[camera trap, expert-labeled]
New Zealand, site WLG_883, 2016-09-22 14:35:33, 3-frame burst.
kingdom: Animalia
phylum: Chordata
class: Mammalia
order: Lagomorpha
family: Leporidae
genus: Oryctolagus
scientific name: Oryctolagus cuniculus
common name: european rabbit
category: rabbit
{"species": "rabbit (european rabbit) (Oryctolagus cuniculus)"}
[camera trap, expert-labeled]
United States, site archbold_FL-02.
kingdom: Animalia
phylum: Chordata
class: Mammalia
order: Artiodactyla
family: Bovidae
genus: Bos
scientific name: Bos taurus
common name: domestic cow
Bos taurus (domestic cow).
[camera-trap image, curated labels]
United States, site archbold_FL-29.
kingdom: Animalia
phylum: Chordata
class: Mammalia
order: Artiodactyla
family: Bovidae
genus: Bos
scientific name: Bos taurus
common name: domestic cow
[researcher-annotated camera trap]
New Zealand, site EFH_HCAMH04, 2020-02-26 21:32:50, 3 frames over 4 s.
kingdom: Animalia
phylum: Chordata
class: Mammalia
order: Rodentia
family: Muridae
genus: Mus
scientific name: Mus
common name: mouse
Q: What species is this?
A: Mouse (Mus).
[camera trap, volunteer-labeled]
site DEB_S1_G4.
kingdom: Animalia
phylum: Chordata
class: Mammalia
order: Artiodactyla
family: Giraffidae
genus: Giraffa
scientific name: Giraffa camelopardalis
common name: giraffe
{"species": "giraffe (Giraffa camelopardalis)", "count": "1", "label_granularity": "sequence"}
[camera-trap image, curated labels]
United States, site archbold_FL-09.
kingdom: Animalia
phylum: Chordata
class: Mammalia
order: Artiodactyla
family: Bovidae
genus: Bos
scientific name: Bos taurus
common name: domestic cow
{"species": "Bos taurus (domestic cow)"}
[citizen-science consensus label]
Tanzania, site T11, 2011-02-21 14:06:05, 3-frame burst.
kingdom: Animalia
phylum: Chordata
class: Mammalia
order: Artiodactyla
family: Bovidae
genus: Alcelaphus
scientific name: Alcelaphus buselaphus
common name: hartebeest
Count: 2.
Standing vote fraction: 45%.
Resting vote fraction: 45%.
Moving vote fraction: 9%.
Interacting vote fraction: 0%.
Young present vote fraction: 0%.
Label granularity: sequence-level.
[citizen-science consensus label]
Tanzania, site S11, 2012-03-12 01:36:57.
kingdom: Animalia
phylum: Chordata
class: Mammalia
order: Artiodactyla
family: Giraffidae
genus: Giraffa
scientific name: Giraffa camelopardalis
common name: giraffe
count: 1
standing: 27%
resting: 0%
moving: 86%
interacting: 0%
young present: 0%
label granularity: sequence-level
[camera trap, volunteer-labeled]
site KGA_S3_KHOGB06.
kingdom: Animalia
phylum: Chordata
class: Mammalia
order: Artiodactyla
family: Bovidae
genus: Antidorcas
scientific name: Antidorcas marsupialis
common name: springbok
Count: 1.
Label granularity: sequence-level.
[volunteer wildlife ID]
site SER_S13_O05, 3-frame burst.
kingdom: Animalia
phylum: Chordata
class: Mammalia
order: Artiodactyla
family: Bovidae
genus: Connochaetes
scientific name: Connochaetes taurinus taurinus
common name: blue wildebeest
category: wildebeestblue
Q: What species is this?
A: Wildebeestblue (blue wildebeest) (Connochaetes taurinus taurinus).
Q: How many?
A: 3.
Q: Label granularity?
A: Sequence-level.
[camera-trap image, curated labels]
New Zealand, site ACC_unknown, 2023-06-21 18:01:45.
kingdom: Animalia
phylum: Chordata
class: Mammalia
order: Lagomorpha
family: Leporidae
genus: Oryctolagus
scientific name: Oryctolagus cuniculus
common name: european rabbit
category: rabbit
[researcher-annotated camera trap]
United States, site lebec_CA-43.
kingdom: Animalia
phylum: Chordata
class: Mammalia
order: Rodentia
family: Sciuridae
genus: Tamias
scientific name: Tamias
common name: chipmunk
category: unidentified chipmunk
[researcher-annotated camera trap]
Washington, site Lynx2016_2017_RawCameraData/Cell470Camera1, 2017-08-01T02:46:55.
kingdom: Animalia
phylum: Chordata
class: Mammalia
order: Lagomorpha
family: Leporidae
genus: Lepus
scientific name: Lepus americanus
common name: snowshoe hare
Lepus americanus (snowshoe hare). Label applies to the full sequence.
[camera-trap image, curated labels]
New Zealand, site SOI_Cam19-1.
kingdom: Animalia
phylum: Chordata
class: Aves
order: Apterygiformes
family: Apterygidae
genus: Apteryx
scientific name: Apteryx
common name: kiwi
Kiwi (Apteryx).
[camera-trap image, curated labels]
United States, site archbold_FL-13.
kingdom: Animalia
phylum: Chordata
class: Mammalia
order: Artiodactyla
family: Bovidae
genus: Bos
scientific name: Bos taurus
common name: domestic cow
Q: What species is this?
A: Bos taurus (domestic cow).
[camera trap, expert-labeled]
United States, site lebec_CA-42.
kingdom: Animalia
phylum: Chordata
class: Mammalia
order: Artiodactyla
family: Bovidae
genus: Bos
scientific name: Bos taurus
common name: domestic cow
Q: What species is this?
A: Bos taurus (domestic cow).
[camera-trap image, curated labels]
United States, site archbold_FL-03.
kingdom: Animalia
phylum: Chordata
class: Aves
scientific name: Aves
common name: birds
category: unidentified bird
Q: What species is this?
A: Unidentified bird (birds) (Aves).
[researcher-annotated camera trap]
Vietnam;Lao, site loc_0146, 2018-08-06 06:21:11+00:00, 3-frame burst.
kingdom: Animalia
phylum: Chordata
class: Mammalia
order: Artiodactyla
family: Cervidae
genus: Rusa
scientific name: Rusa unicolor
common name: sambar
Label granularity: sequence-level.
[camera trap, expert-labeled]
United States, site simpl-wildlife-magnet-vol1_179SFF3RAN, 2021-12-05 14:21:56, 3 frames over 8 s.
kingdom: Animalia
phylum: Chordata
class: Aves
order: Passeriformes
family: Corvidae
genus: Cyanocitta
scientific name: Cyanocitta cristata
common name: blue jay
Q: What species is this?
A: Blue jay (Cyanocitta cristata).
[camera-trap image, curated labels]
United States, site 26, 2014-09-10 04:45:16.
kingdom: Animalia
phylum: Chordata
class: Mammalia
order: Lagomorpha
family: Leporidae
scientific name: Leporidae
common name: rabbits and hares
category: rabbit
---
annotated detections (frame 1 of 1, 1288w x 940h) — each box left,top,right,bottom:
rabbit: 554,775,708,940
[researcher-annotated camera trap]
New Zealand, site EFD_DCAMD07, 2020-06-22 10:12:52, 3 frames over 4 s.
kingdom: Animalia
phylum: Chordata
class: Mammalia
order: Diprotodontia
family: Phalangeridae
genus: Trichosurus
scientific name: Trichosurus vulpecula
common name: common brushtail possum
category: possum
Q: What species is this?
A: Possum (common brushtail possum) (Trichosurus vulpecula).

++++++++

**Task:** Once every line above has been checked for the string "States", give the number of matching lines and nothing more.

**Task response:** 9